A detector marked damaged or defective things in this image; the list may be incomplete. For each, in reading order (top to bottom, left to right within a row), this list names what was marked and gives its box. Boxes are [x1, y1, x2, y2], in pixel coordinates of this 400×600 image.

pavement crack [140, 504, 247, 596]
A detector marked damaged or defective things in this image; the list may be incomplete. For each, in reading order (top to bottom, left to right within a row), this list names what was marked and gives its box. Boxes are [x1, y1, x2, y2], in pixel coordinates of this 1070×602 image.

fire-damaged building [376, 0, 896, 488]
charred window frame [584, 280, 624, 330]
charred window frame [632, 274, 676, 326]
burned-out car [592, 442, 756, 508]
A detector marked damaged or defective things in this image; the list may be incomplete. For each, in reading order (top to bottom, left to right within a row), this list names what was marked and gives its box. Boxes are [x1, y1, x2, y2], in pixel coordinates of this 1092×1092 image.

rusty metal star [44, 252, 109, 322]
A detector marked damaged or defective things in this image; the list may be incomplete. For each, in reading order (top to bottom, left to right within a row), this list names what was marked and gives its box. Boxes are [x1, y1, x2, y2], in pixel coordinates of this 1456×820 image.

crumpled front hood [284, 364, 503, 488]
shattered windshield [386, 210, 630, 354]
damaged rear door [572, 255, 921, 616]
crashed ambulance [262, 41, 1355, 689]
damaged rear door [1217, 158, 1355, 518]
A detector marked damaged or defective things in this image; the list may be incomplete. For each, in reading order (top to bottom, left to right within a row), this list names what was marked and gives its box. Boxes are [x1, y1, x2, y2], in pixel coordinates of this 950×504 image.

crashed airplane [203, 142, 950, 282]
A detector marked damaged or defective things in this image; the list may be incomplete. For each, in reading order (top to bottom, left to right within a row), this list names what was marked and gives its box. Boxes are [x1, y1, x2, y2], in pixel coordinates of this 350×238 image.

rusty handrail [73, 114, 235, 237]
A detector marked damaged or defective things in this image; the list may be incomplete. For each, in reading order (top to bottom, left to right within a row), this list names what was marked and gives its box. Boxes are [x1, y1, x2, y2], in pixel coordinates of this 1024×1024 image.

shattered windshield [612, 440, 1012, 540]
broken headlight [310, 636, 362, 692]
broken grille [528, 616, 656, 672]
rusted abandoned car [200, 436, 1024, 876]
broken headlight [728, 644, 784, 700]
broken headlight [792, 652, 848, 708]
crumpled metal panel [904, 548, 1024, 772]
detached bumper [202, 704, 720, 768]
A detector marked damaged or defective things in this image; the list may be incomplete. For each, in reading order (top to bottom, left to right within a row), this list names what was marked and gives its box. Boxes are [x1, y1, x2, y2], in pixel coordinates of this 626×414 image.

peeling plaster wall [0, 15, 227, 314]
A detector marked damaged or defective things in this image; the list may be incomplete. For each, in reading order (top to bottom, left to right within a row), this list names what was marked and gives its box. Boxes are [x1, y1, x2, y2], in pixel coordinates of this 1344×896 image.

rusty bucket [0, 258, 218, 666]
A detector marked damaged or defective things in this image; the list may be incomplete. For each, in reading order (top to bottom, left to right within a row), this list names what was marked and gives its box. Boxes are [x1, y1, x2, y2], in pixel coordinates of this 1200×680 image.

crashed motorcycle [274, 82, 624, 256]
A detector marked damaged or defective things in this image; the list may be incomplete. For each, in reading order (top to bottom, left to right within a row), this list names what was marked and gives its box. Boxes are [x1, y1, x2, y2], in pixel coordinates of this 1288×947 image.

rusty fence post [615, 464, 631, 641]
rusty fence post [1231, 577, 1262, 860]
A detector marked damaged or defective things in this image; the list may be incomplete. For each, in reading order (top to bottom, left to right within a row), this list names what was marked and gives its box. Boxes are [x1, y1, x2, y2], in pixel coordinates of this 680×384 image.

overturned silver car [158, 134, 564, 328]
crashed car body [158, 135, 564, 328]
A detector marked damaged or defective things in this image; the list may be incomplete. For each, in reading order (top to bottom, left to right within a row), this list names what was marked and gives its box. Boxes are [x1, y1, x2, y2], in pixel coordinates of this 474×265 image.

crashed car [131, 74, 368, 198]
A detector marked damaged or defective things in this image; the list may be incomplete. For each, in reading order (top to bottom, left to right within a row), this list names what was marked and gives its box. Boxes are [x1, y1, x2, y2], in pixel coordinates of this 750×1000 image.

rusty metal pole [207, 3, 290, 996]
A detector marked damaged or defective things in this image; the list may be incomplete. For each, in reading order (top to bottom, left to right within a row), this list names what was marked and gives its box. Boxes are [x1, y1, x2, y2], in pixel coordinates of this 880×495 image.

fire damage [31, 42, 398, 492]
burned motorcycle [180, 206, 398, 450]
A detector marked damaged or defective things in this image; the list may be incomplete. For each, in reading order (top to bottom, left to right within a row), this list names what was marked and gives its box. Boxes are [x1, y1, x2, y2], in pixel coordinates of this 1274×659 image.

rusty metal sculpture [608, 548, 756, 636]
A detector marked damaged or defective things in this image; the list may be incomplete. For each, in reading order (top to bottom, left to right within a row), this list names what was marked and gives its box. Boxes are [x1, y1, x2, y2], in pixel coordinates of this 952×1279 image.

_ _ _ _ _ _ _

Copy out the lines above, from the one holding "this 750×1000 image." through the final line, with no other lines.

> _REPLY TO THE EXERCISE_:
A detector marked damaged or defective things in this image; the list may be incomplete. For each, in reading order (top to bottom, left to right within a row), this list names what was marked and gives its box. Boxes are [x1, y1, x2, y2], in pixel coordinates of this 750×1000 image.

rusty metal pole [207, 3, 290, 996]
A detector marked damaged or defective things in this image; the list may be incomplete. For each, in reading order (top to bottom, left to right within a row), this list names what was marked and gives its box. Boxes are [x1, y1, x2, y2], in pixel coordinates of this 880×495 image.

fire damage [31, 42, 398, 492]
burned motorcycle [180, 206, 398, 450]
A detector marked damaged or defective things in this image; the list may be incomplete. For each, in reading order (top to bottom, left to right within a row), this list names what was marked and gives its box. Boxes are [x1, y1, x2, y2], in pixel coordinates of this 1274×659 image.

rusty metal sculpture [608, 548, 756, 636]
A detector marked damaged or defective things in this image; the list may be incomplete. For each, in reading order (top to bottom, left to right within a row), this list names what was marked and gives its box. Boxes are [x1, y1, x2, y2], in pixel coordinates of this 952×1279 image.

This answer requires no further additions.